Summary: Act I, scene ii

In another part of Athens, far from Theseus’s palace, a group of common laborers meets at the house of Peter Quince to rehearse a play that the men hope to perform for the grand celebration preceding the wedding of Theseus and Hippolyta. Quince, a carpenter, tries to conduct the meeting, but the talkative weaver Nick Bottom continually interrupts him with advice and direction. Quince tells the group what play they are to perform: The Most Lamentable Comedy and Most Cruel Death of Pyramus and Thisbe, which tells the story of two lovers, separated by their parents’ feud, who speak to each other at night through a hole in a wall. In the play, a lion surprises Thisbe one night and tatters her mantle before she escapes. When Pyramus finds the shredded garment, he assumes that the lion has killed Thisbe; stricken with grief, he commits suicide. When Thisbe finds Pyramus’s bloody corpse, she too commits suicide. Quince assigns their parts: Bottom is to play Pyramus; Francis Flute, Thisbe; Robin Starveling, Thisbe’s mother; Tom Snout, Pyramus’s father; Quince himself, Thisbe’s father; and Snug, the lion.

As Quince doles out the parts, Bottom often interrupts, announcing that he should be the one to play the assigned part. He says that his ability to speak in a woman’s voice would make him a wonderful Thisbe and that his ability to roar would make him a wonderful lion. Quince eventually convinces him that Pyramus is the part for him, by virtue of the fact that Pyramus is supposed to be very handsome. Snug worries that he will be unable to learn the lion’s part, but Quince reassures him that it will be very easy to learn, since the lion speaks no words and only growls and roars. This worries the craftsmen, who reason that if the lion frightens any of the noble ladies in the audience, they will all be executed; since they are only common laborers, they do not want to risk upsetting powerful people. Bottom says that he could roar as sweetly as a nightingale so as not to frighten anyone, but Quince again convinces him that he can only play Pyramus. The group disperses, agreeing to meet in the woods the following night to rehearse their play.

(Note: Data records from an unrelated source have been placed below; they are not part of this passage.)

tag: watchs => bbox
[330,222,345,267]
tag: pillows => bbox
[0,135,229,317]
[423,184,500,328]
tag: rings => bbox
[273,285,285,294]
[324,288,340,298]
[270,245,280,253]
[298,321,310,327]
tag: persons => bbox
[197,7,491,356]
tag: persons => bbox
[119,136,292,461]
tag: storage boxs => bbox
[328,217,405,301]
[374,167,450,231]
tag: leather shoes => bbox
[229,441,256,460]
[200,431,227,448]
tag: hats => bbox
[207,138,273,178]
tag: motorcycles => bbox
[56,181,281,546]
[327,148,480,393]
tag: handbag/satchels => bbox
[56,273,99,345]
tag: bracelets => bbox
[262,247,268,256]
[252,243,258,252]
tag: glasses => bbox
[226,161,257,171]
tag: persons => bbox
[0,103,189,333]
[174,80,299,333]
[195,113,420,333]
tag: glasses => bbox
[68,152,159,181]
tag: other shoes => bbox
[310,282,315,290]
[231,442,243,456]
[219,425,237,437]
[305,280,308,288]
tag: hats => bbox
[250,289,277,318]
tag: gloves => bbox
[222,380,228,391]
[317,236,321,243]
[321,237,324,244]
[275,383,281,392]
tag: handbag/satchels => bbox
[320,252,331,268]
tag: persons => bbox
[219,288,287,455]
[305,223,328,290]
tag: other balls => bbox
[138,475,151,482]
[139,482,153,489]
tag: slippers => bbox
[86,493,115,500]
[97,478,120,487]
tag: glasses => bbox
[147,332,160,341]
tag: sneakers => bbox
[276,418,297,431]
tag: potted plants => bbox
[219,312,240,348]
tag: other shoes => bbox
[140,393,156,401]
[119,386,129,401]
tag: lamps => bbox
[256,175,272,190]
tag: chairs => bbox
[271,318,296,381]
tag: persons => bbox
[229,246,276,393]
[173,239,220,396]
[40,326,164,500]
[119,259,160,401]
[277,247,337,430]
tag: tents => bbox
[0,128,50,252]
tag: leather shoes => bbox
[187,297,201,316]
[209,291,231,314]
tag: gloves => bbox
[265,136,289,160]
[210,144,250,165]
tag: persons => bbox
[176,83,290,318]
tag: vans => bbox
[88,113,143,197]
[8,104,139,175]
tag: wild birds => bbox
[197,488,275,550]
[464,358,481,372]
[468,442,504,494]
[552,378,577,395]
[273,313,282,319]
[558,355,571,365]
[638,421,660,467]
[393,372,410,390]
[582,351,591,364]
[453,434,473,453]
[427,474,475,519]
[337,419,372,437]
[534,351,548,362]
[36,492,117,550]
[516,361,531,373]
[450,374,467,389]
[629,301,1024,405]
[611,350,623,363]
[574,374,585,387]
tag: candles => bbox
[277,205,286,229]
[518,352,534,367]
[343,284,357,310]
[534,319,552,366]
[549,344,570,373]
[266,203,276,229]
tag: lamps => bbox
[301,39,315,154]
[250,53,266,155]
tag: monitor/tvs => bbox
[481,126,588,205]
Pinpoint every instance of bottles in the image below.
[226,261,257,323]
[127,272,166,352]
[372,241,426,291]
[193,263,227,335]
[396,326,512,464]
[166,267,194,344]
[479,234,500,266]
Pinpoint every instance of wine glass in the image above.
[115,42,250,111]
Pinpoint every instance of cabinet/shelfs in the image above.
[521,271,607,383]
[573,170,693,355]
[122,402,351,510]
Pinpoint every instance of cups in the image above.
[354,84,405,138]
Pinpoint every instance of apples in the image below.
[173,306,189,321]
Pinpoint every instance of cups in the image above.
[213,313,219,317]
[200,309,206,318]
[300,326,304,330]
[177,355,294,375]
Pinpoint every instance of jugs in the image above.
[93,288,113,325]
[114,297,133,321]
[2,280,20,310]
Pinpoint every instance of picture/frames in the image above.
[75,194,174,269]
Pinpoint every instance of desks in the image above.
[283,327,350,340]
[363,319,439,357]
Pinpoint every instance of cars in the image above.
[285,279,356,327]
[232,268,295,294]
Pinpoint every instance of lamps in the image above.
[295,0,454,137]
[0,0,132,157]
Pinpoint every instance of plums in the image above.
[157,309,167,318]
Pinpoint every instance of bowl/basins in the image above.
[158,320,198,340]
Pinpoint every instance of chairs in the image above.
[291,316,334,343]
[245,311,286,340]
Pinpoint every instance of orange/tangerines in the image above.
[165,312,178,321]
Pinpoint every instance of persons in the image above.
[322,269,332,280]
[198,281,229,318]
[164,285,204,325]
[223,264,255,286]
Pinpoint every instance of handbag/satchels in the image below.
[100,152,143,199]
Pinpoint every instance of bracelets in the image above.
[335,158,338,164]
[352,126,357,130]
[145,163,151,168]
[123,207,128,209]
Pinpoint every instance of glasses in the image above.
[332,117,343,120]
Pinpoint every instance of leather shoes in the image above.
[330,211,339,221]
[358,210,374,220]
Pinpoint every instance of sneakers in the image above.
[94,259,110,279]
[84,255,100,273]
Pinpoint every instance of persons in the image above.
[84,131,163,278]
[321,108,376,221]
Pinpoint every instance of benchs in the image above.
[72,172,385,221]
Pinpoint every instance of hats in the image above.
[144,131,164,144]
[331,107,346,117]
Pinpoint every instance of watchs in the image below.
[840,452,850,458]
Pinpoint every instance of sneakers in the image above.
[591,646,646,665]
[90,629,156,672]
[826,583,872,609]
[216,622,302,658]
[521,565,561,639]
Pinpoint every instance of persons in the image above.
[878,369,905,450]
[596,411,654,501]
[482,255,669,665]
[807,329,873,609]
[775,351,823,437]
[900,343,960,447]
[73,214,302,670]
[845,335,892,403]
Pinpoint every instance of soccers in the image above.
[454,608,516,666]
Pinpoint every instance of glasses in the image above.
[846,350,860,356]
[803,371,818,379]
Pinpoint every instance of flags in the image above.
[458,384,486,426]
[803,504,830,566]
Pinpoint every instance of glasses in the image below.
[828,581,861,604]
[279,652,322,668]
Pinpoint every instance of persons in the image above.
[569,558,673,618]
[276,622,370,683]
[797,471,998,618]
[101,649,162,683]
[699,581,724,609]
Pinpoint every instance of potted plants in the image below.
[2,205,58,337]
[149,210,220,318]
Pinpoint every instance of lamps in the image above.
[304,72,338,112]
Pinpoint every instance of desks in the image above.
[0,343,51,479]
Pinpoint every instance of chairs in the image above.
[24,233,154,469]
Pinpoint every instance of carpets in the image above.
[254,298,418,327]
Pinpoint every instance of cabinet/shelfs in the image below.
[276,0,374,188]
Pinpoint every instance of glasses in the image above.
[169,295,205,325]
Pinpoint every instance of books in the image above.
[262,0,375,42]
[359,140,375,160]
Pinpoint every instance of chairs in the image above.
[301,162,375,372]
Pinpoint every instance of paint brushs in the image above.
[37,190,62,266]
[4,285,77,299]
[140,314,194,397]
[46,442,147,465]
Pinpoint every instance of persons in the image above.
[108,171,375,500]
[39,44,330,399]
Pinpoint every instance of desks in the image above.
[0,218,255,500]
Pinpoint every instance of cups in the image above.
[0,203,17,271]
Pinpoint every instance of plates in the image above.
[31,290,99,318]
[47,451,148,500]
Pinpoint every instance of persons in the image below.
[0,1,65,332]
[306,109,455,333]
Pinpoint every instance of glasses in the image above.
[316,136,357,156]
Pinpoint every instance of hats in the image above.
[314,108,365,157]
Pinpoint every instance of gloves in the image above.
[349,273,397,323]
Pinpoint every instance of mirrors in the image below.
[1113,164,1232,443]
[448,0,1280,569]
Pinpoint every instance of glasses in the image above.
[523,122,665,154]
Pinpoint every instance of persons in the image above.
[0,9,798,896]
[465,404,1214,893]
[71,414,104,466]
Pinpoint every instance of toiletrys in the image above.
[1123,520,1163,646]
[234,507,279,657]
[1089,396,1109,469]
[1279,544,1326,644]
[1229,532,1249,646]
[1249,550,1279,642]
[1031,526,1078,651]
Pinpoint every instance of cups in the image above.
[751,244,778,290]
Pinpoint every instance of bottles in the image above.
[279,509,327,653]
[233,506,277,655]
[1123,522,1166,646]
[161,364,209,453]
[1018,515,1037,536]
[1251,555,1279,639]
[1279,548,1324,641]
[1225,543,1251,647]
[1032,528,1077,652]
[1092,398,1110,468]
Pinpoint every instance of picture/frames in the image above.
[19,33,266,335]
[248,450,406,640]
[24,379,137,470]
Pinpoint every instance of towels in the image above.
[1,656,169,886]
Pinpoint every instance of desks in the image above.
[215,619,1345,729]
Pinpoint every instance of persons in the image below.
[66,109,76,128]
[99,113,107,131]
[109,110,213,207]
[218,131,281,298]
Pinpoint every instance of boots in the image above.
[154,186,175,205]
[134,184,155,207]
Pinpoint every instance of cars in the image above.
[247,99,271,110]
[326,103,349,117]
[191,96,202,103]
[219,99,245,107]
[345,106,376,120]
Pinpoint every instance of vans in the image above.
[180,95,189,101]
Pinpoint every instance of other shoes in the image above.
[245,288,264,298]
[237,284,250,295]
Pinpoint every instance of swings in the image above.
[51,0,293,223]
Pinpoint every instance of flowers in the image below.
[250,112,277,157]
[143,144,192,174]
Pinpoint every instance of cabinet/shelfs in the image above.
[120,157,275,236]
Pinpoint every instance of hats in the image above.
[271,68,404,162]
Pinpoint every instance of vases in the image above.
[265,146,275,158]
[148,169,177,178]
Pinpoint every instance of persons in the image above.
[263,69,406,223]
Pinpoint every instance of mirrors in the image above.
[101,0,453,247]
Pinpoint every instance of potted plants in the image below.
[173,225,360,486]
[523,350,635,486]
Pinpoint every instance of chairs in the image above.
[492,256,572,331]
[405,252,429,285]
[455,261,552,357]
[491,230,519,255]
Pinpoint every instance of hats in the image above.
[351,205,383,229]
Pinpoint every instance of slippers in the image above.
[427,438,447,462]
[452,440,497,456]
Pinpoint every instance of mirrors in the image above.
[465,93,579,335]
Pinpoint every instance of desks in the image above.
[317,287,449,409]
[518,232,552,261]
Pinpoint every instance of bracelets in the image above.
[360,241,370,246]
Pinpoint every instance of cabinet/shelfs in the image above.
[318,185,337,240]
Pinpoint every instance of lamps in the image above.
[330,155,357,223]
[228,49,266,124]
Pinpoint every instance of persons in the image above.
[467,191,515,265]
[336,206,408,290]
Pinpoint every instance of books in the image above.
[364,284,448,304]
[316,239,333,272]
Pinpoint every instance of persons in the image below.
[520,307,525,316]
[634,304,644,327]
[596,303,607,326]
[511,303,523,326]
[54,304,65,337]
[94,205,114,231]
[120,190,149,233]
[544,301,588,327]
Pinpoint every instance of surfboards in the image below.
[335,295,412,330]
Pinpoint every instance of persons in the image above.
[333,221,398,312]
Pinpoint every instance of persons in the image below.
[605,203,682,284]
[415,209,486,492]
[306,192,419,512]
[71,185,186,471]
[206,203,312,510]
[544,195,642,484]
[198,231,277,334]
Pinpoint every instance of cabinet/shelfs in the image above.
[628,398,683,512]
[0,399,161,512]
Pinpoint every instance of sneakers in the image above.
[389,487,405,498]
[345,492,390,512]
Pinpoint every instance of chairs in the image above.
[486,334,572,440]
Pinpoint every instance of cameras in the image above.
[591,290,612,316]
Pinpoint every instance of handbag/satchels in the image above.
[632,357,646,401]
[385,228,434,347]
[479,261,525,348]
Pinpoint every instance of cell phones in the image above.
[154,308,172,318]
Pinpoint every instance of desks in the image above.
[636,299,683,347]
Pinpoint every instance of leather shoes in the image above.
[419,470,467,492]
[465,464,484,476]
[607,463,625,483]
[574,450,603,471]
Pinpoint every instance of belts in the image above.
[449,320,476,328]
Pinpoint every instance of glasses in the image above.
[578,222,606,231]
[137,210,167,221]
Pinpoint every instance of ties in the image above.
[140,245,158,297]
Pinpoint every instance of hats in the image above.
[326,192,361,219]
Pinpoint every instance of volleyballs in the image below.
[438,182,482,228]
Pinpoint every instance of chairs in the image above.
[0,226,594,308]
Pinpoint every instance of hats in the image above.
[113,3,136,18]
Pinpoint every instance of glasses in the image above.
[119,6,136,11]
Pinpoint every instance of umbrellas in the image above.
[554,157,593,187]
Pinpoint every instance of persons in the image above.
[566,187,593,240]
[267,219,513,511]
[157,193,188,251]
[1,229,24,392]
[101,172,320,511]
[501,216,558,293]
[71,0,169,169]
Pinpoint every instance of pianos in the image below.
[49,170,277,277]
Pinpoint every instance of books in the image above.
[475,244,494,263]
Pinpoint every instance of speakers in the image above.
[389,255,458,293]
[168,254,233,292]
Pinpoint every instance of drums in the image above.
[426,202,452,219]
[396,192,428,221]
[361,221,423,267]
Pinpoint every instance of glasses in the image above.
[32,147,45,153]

Read a translation of Act I, scene ii

Analysis

The most important motif in A Midsummer Night’s Dream, and one of the most important literary techniques Shakespeare uses throughout the play, is that of contrast. The three main groups of characters are all vastly different from one another, and the styles, moods, and structures of their respective subplots also differ. It is by incorporating these contrasting realms into a single story that Shakespeare creates the play’s dreamlike atmosphere. Almost diametrically opposite the beautiful, serious, and love-struck young nobles are the clumsy, ridiculous, and deeply confused craftsmen, around whom many of the play’s most comical scenes are centered.

Read more about the concept of contrast as a motif.

Where the young lovers are graceful and well spoken—almost comically well suited to their roles as melodramatically passionate youths—the craftsmen often fumble their words and could not be less well suited for acting. This disjunction reveals itself as it becomes readily apparent that the craftsmen have no idea how to put on a dramatic production: their speeches are full of impossible ideas and mistakes (Bottom, for example, claims that he will roar “as gently / as any sucking dove”); their concerns about their parts are absurd (Flute does not want to play Thisbe because he is growing a beard); and their extended discussion about whether they will be executed if the lion’s roaring frightens the ladies further evidences the fact that their primary concern is with themselves, not their art (II.i.67–68).

Read more about the craftsmen’s plan to perform a play for the duke’s wedding.

The fact that the workmen have chosen to perform the Pyramus and Thisbe story, a Babylonian myth familiar to Shakespeare’s audiences from Ovid’s Metamorphoses, only heightens the comedy. The story of Pyramus and Thisbe is highly dramatic, with suicides and tragically wasted love (themes that Shakespeare takes up in Romeo and Juliet as well). Badly suited to their task and inexperienced, although endlessly well meaning, the craftsmen are sympathetic figures even when the audience laughs at them—a fact made explicit in Act V, when Theseus makes fun of their play even as he honors their effort. The contrast between the serious nature of the play and the bumbling foolishness of the craftsmen makes the endeavor all the more ridiculous. Further, the actors’ botched telling of the youthful love between Pyramus and Thisbe implicitly mocks the melodramatic love tangle of Hermia, Helena, Demetrius, and Lysander.